A hymn of love
The mood for the coming feast of Santo Niño is set by the song “Bato-Balani sa Gugma” (Magnet of Love) aired over the radio and television, and sung in all the eleven masses at the Basilica del Santo Niño. The first time I heard the song in the 1990’s I was moved by the melody and the lyrics. It struck me as a lullaby, and the dominance of harp enhances the soothing effect of the song. I inquired from my friends who are historians and cultural workers about the origin of the song, but no one could give me an answer.
Then years after I met a priest who just arrived in Cebu for a new assignment during a Sinulog Agape lunch of Legal Alternatives for Women Center, Inc. (LAW Inc.). He said that when he heard Bato-Balani for the first time, he could not understand what he felt, he was lifted. I told him it’s a kind of lullaby for after all we are celebrating the feast of a Divine Child.
Recently, thanks to the resourcefulness of Leo Lastimosa in his program “Arangkada” over DYAB Teleradyo, a lot of information about “Bato-Balani sa Gugma” surfaced with studies and old documents as sources. The more popular name of the song is “Gozos” – gozo was a popular song form in Spain in honor of the Blessed Virgin which was used since the 5th century and was brought to the Philippines by the missionary friars.
“Bato-Balani sa Gugma” is a song of pasalamat (thanksgiving) for all the blessings and pangilaba (supplication) for more graces to cope with problems, illness and other obstacles. The word pangilaba is in the original text and this means a more profound prayer that the supplicant is almost in tears in expressing his/her petition. The lyrics are historical as they give an account of how the Christian faith was brought to the islands. It even mentions the expedition of Legazpi and the Spanish soldier who found the burned image of the Santo Niño from the ruins of Pasil after it was burned.

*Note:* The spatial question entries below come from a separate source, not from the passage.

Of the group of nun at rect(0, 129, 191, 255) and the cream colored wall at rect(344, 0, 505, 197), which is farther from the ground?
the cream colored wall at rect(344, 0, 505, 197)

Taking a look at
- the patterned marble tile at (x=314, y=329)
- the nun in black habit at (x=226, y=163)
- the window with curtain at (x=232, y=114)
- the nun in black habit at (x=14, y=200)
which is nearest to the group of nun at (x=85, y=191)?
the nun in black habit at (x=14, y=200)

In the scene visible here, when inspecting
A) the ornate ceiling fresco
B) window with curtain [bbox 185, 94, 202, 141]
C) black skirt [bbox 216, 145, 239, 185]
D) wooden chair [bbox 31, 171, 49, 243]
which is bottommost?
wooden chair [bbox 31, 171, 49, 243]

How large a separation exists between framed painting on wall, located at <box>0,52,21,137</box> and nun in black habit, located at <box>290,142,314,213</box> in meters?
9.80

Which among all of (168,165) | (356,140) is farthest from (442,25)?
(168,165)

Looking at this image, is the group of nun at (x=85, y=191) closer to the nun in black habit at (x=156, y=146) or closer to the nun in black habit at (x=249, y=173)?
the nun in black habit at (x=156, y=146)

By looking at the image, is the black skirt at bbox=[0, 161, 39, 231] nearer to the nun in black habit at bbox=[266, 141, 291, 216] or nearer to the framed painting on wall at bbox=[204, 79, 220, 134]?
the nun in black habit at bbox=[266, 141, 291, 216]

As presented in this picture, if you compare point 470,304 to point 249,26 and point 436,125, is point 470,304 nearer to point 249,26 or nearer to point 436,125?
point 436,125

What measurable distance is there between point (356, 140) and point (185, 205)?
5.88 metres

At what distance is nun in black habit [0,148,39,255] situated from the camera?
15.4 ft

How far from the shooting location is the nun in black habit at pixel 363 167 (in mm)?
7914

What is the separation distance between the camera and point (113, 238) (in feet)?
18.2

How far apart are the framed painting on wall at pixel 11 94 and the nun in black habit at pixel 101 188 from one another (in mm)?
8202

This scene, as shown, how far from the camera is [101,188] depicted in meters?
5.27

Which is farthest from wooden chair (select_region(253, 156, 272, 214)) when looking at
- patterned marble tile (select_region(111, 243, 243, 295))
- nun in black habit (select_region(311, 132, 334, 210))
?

In 1985, the hymn “Bato-Balani sa Gugma” became institutionalized after the council meeting was held by the Archdiocese of Cebu to brainstorm on how to make the celebration of the feast of Santo Niño more meaningful and lasting. The feast of Santo Niño was then celebrated with a mass, and after the mass people just left and only the candle dancers performed the petitions of the devotees. By that time, the Sinulog festival, the street dancing component of the fiesta, was on its fifth year. People’s attention was more focused on the street dancing and less on the religious dimension of the fiesta.
It was agreed that there be a ritual – waving of the hand – while singing the gozos. The music of “Bato-Balani” soothes and lifts the soul, enhanced by the beautiful strains of the harp and the soulful rendition of the choir. There is no known composer of the song but definitely he was a Sugbuanon who was so inspired by his faith.

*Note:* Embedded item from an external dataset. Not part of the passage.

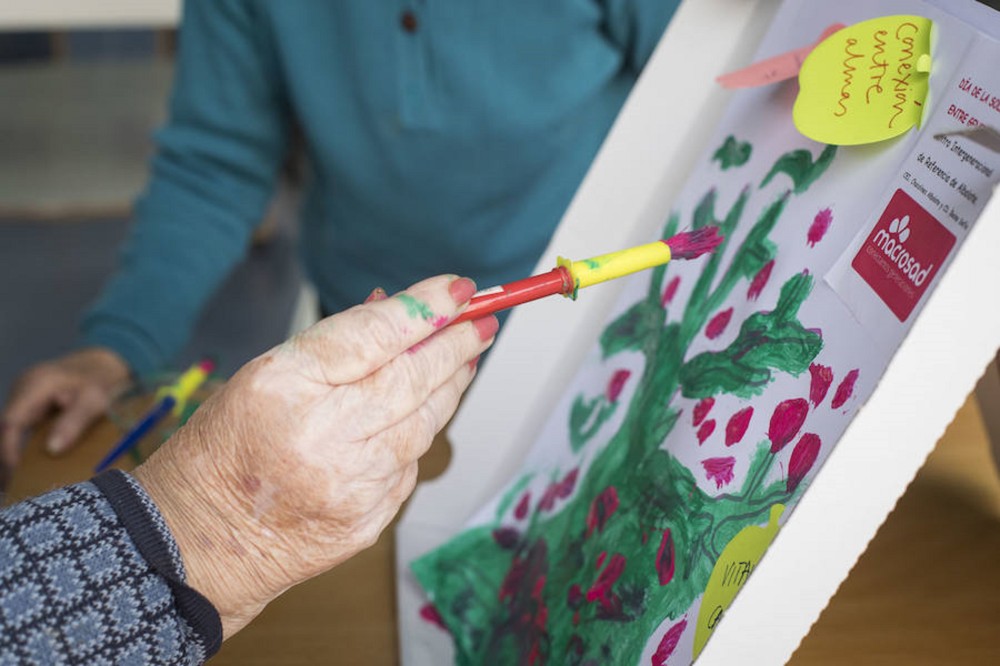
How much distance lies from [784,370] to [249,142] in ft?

The rendition we hear today was arranged and recorded by Mr. Elvis Sommosot, a member of the popular singing group in Cebu in the 1980’s and 1990’s called SAKDAP. This rendition would come down in history as the official song of the Feast of Santo Niño. During the concluding mass of the 51st International Eucharistic Congress at the SRP grounds in January 2016, the refrain of the gozos “Bato-Balani sa Gugma” was used as the response in the Prayers of the Faithful with everyone waving their hands while singing the refrain including Cardinal Tagle and the other foreign participants. It was very touching to watch a million faithful praying and singing, surrounded by the mountains and the sea.
I met Elvis Sommosot in 1991 when he graced my culminating activity with the fourth year high school Social Studies class in UP Cebu High School as one of the judges of the protest song contest in the concert dubbed “Peace Perspectives.” The concert was a form of protest of the ongoing Gulf War.
His presence challenged and excited the senior high students. I thank and congratulate Elvis for this beautifully arranged and recorded rendition of “Bato-Balani sa Gugma.” I hope he would do more arrangements and recording for the coming quincentennial of the coming of Christianity in the Philippines in 2021.
While we have “Bato-Balani sa Gugma” to help us reflect the spiritual dimension of the feast of Santo Niño, we have more Sinulog music to add to the beat and the pulse of the festival wherever we go. For this, we are so blessed to have all this music and on our part let us honor these blessings by our proper behavior.